Na mesma linha em que foi escrito o último artigo aqui publicado, a relação entre saberes no presente e no passado vai hoje ser explorado só que no sentido inverso. Sem qualquer saudosismo do tipo "no passado era melhor", mas simplesmente instigando o pensamento crítico sobre custos sociais, culturais e econômicos quando saberes e práticas do passado são desconsiderados no presente.
Pensamento crítico necessário diante de crises diversas pelas quais passam os humanos. Uma dessas crises é a relacionada à perda de capacidade de produzir alimentos saudáveis, principalmente em pequena e média escalas. Perda provocada por propagandas do agronegócio e por ações governamentais que privilegia a produção agropecuária baseada em uso intensivo de agrotóxicos e medicamentos.
Na medida em que esse tipo de privilégio aumenta e se intensifica ao longo do tempo, práticas seculares são abandonadas e a cultura da produção de alimentos se torna majoritariamente um negócio do agro pop. O resultado econômico disso é a crescente concentração de poder nas mãos de poucas multinacionais que oligopolizam a produção e a comercialização de insumos e a comercialização de alimentos em escala mundial. E, pior, a manipulação de preços dos alimentos derivada de práticas oligopolistas.
Incentivar práticas como a de povos originários e quilombolas de produção de alimentos saudáveis pode ser caminho necessário para que o conhecido e praticado no passado contribua hoje para a equação da fome e da subnutrição. Caminho adotado por pequenos agricultores na agroecologia e tornada exemplar em escala mundial pelo Movimento dos Trabalhadores sem Terra.
Elevados custos sociais e econômicos também presentes nas práticas de obsolescência tecnológica programada que transforma em lixo muito rapidamente máquinas, equipamentos e aparelhos eletrodomésticos. Sob o argumento ambientalmente insustentável de que é mais barato comprar novo do que tentar consertar cada vez mais o mundo produz lixo.
Mais barato que se resume a aspectos financeiros. Se custos econômicos, sociais e ambientais da produção de novos bens forem adicionados ao preço de novos produtos e serviços, a equação certamente será outra.
A prática de reutilização de bens que podem ser consertados e até atualizados tecnologicamente existiu no passado. Foi abandonada ao longo das últimas décadas em função de todo o incentivo oferecido ao aumento da produção industrial. Aumento ambientalmente insustentável e que sequer se justifica pela alegação do aumento de postos de trabalho.

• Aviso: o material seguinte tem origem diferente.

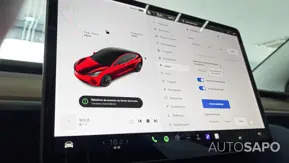 Tesla Model 3 Long-Range Dual Motor AWD de 2019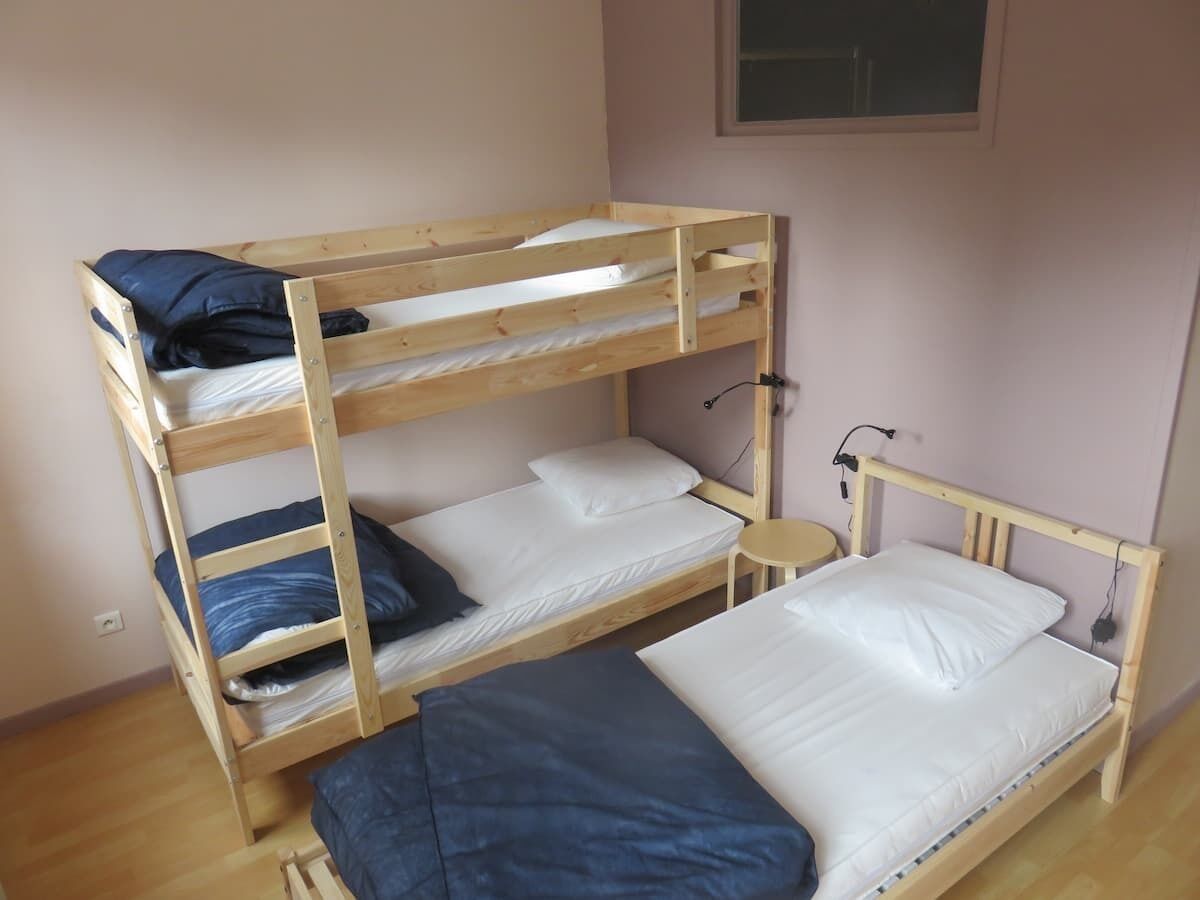 Vente fonds & murs - Gîte pèlerins "L'Elus halte"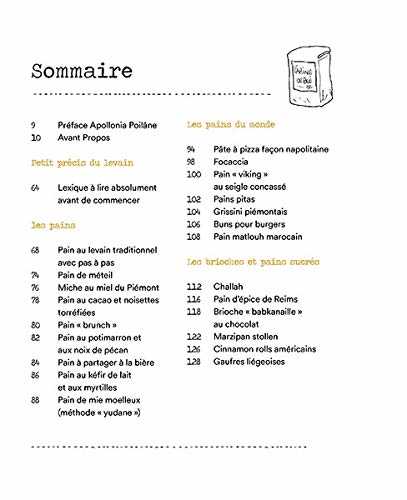 Levain: Mon guide pas à pas pour l’apprivoiser + 40 recettes pour en profiter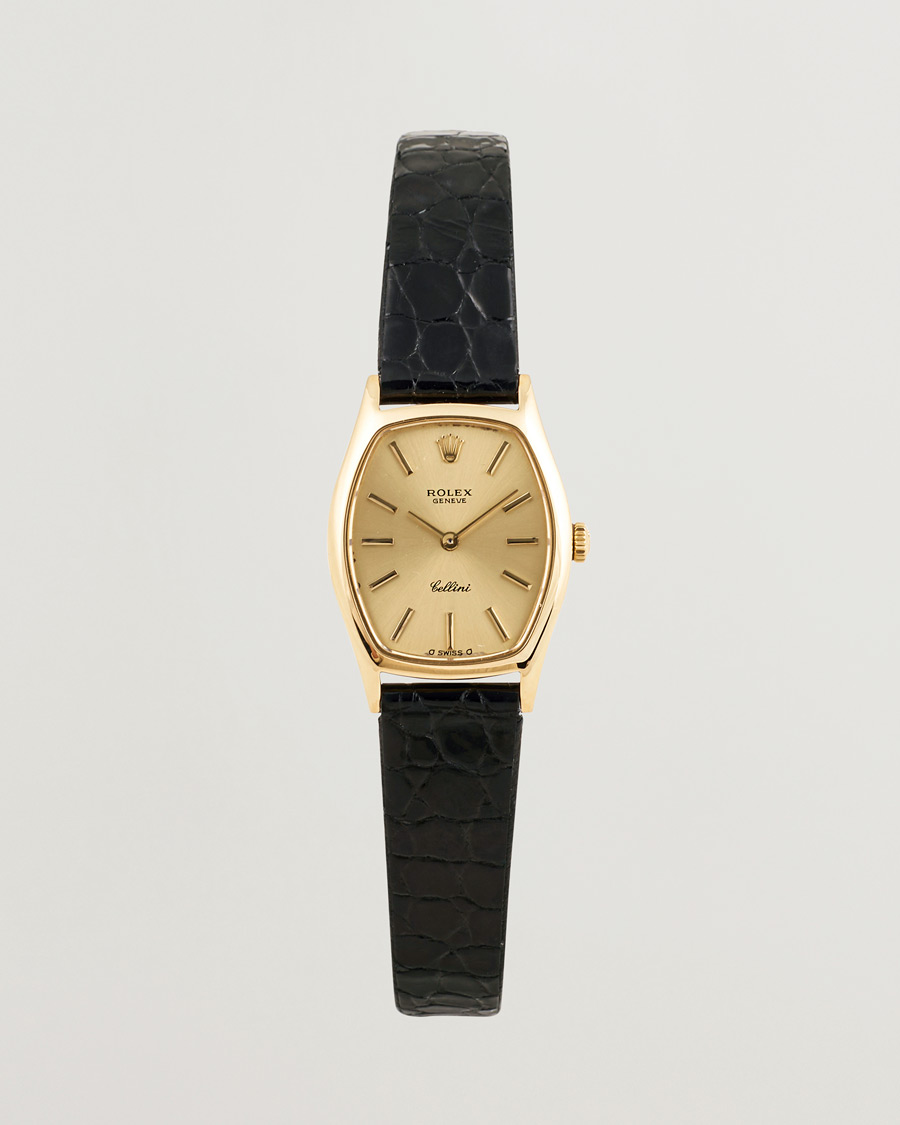 Herr | Rolex Pre-Owned Cellini 18K | Rolex Pre-Owned | Cellini 18K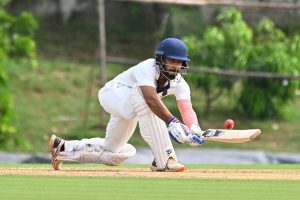 Hyderabad shades the early part; Andhra takes control at the end — Ranji Trophy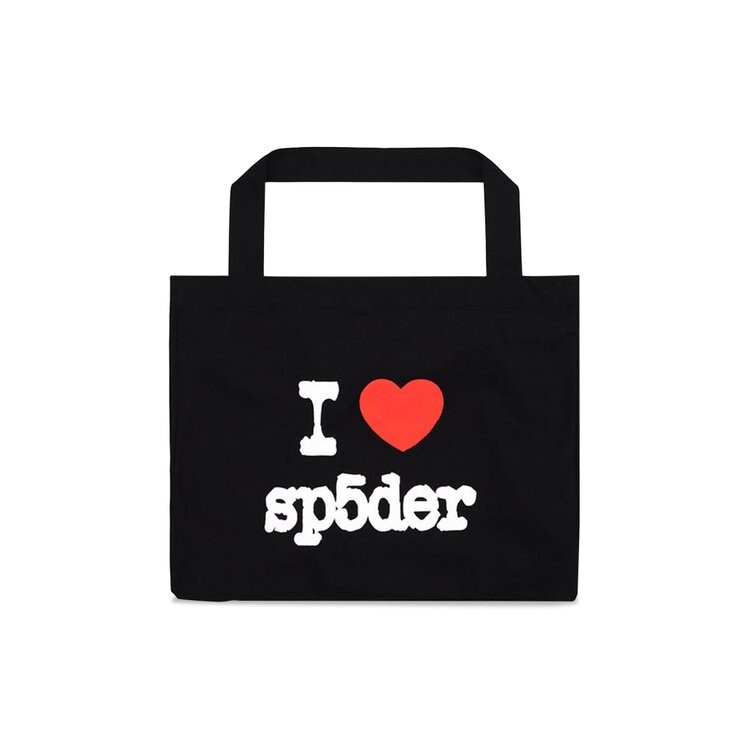 

Сумка-тоут Sp5der Souvenir XL Tote Bag, черный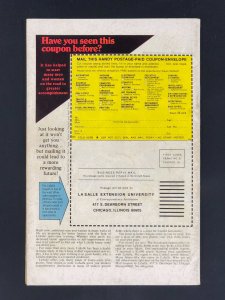 The Avengers #138 (1975) VG- The Stranger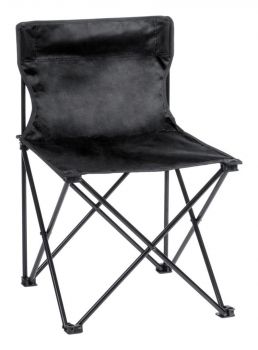 Flentul beach chair black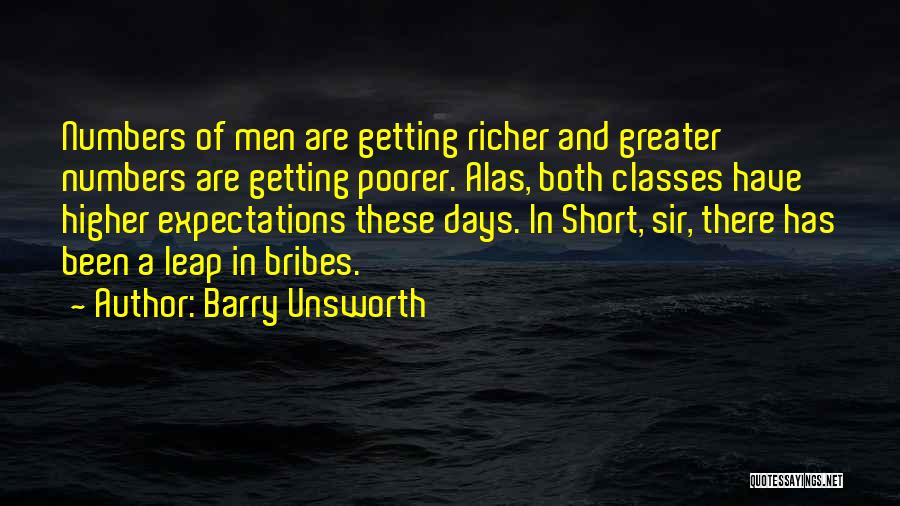 Barry Unsworth Quotes 577827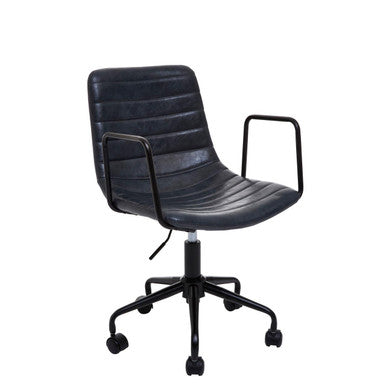 Grey Home Office Chair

As evidências são claras de que na produção de alimentos pela agricultura familiar; e na recuperação e conserto de bens e serviços industrializados (inclusive vestuário, móveis e da construção civil) a geração de oportunidades de trabalho é bem maior do que se dá no agronegócio e na produção em escala de novos bens e serviços.
Oportuno, portanto, que a práticas do passado que foram sendo perdidas ao longo do tempo sejam oferecidas políticas públicas semelhantes às que são oferecidas para incentivar o agronegócio e a industrialização a qualquer custo.
Políticas públicas de incentivos fiscais e creditícios, de apoio à capacitação de pessoas e à produção de estudos e pesquisas que sempre estiveram presentes para quem produz em escala, nem sempre ambiental e socialmente sustentáveis. Políticas públicas que precisam ser redesenhadas para apoiar micro, pequenas e médias empreendimentos no campo e na cidade.
No passado elas geraram mais trabalho, distribuíram melhor a renda entre pessoas e entre regiões. Reviver e atualizar suas práticas que vêm sendo abandonadas pela adoção da produção em escala insustentável pode ser um bom instrumento para a construção de um futuro melhor do que o presente.